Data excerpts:
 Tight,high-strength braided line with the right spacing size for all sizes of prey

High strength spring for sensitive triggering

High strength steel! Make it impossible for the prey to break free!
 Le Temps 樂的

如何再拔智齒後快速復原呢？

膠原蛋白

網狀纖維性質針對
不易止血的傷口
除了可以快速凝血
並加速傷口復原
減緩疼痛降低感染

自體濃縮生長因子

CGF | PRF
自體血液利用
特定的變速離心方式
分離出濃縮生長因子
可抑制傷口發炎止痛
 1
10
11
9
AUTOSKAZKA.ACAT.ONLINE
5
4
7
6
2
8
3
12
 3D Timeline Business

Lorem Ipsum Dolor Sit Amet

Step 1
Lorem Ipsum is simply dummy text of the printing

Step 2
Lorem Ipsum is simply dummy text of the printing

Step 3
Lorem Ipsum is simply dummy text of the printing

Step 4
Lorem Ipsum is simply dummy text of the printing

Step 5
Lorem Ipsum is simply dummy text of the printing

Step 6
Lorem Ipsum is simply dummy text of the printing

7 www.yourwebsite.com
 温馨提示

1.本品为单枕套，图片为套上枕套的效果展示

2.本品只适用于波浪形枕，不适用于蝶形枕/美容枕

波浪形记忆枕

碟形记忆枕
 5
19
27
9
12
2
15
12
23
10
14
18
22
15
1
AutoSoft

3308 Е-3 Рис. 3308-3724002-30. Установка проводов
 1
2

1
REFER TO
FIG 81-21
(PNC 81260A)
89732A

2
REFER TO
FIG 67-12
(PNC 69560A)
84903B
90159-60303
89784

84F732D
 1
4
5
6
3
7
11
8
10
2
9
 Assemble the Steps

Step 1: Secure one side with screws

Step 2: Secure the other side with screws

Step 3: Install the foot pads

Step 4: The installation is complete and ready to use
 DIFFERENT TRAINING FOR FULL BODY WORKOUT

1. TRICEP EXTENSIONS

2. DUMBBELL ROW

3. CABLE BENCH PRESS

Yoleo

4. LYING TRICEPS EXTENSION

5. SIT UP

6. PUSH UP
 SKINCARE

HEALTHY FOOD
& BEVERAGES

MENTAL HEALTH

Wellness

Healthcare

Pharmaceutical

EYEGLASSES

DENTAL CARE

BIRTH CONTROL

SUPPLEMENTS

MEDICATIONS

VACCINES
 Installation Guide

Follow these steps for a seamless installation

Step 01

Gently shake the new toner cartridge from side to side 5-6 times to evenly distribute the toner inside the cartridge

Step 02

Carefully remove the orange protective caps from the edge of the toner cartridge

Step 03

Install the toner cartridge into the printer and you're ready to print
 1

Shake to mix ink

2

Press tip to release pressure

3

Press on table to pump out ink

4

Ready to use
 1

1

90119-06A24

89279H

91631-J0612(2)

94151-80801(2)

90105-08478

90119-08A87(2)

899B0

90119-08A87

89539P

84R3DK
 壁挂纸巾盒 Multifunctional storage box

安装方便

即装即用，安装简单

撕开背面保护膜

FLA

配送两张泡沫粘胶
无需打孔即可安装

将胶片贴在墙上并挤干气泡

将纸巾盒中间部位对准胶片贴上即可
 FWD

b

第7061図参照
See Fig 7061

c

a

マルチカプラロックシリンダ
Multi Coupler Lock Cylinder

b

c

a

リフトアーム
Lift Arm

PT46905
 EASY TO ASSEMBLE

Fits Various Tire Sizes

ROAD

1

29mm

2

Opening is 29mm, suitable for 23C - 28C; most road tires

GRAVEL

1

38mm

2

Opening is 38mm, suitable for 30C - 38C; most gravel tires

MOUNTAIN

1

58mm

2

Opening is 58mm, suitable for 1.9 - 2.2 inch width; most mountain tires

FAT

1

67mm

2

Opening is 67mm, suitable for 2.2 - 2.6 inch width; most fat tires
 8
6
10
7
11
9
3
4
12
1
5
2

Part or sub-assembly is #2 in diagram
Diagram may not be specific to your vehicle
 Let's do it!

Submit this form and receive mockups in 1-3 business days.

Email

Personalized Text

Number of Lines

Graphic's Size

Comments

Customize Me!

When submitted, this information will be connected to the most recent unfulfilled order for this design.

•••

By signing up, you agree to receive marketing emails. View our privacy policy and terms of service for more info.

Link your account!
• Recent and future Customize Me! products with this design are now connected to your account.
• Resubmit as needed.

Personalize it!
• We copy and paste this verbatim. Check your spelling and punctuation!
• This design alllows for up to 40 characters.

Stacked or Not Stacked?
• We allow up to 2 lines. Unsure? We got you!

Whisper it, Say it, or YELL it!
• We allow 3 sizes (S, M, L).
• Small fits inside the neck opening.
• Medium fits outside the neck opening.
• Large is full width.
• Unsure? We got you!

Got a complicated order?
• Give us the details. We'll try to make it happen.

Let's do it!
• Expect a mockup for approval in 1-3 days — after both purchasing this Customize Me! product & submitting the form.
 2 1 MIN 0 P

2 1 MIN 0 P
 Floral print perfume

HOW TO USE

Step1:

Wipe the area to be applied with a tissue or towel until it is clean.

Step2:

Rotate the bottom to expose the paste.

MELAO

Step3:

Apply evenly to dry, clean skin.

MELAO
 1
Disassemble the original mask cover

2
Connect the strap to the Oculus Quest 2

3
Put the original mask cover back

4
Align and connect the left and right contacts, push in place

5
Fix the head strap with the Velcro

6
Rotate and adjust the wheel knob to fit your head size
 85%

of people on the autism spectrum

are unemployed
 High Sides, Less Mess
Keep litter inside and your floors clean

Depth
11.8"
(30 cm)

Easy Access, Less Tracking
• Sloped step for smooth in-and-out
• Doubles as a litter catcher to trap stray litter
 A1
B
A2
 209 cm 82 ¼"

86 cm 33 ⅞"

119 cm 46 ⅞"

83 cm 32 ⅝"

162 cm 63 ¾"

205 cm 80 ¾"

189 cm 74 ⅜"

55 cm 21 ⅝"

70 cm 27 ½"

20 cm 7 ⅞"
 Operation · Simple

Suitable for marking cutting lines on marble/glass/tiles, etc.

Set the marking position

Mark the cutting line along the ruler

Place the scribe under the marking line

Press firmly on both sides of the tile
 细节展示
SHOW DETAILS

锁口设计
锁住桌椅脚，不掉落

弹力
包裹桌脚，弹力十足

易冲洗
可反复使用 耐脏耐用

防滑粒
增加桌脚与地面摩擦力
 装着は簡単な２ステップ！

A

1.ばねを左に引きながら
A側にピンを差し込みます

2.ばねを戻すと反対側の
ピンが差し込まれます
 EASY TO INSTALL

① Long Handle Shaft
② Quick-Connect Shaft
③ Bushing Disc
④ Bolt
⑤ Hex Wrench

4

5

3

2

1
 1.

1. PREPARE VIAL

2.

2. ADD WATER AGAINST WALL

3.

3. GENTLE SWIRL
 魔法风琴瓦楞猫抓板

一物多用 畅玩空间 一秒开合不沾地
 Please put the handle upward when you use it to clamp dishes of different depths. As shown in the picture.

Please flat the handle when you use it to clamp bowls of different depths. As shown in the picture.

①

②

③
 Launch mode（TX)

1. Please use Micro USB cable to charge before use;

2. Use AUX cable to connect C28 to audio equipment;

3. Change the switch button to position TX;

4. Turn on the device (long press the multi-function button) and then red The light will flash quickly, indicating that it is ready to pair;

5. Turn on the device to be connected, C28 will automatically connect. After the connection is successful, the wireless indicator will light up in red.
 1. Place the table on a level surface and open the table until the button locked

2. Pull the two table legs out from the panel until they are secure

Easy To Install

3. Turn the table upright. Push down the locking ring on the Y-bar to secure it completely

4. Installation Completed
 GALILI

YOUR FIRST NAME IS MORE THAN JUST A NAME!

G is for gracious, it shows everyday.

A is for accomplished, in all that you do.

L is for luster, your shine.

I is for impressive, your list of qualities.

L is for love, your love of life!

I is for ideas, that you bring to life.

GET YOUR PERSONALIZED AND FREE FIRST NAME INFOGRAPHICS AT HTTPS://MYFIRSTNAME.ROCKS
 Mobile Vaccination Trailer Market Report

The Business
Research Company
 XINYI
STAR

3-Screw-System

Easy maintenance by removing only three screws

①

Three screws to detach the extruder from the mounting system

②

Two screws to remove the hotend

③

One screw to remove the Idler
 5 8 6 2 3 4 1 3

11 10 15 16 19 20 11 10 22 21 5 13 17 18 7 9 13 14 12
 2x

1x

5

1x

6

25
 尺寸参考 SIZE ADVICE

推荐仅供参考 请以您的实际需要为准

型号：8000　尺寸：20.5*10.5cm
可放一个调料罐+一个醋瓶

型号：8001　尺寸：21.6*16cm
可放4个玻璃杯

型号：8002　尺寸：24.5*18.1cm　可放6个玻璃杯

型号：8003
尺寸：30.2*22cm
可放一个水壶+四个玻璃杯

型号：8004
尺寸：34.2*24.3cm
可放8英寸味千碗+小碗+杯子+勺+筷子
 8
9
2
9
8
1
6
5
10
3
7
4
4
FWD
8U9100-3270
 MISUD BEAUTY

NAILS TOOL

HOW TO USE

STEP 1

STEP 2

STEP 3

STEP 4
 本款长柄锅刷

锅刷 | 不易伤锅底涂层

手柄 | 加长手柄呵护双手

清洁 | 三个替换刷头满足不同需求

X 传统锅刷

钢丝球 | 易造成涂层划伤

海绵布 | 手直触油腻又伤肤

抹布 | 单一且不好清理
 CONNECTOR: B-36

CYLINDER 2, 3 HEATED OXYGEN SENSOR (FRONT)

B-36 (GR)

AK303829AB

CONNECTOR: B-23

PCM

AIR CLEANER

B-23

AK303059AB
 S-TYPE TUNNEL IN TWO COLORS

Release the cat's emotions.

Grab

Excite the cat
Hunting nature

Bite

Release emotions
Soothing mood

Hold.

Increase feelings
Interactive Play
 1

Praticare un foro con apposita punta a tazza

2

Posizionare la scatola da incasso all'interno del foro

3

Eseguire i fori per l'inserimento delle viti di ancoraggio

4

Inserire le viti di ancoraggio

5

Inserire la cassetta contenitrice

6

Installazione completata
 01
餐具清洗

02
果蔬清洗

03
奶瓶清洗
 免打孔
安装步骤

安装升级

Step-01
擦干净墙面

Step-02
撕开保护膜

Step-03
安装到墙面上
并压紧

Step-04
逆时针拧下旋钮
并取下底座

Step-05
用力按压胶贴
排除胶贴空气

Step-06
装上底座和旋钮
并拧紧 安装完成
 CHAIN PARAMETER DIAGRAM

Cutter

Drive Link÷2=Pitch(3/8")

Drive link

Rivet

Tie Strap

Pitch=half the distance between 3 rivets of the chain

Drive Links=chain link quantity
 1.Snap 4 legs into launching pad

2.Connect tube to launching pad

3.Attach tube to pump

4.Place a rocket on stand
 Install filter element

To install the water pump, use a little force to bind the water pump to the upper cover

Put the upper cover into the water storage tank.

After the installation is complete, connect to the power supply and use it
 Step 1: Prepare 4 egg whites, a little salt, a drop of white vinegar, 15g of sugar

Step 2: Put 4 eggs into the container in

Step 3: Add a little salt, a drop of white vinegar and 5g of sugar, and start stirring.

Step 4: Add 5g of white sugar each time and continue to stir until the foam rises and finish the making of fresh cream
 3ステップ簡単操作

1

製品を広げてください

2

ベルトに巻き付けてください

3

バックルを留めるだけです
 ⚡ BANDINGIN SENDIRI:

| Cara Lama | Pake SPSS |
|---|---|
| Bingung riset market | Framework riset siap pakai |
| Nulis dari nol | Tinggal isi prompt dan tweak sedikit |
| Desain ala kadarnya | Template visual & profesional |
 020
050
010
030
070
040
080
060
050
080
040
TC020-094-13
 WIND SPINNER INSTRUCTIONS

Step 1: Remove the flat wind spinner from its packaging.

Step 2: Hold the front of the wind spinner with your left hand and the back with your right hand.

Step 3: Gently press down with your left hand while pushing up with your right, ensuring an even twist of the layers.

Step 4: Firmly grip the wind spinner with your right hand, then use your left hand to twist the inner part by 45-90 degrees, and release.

- Assigned task: Return the span of lines in the data above that opens at the line with "Posizionare la scatola" and closes at the line with "Pitch=half the distance", exactly, ends included, nothing else.

- Answer to the exercise:
Posizionare la scatola da incasso all'interno del foro

3

Eseguire i fori per l'inserimento delle viti di ancoraggio

4

Inserire le viti di ancoraggio

5

Inserire la cassetta contenitrice

6

Installazione completata
 01
餐具清洗

02
果蔬清洗

03
奶瓶清洗
 免打孔
安装步骤

安装升级

Step-01
擦干净墙面

Step-02
撕开保护膜

Step-03
安装到墙面上
并压紧

Step-04
逆时针拧下旋钮
并取下底座

Step-05
用力按压胶贴
排除胶贴空气

Step-06
装上底座和旋钮
并拧紧 安装完成
 CHAIN PARAMETER DIAGRAM

Cutter

Drive Link÷2=Pitch(3/8")

Drive link

Rivet

Tie Strap

Pitch=half the distance between 3 rivets of the chain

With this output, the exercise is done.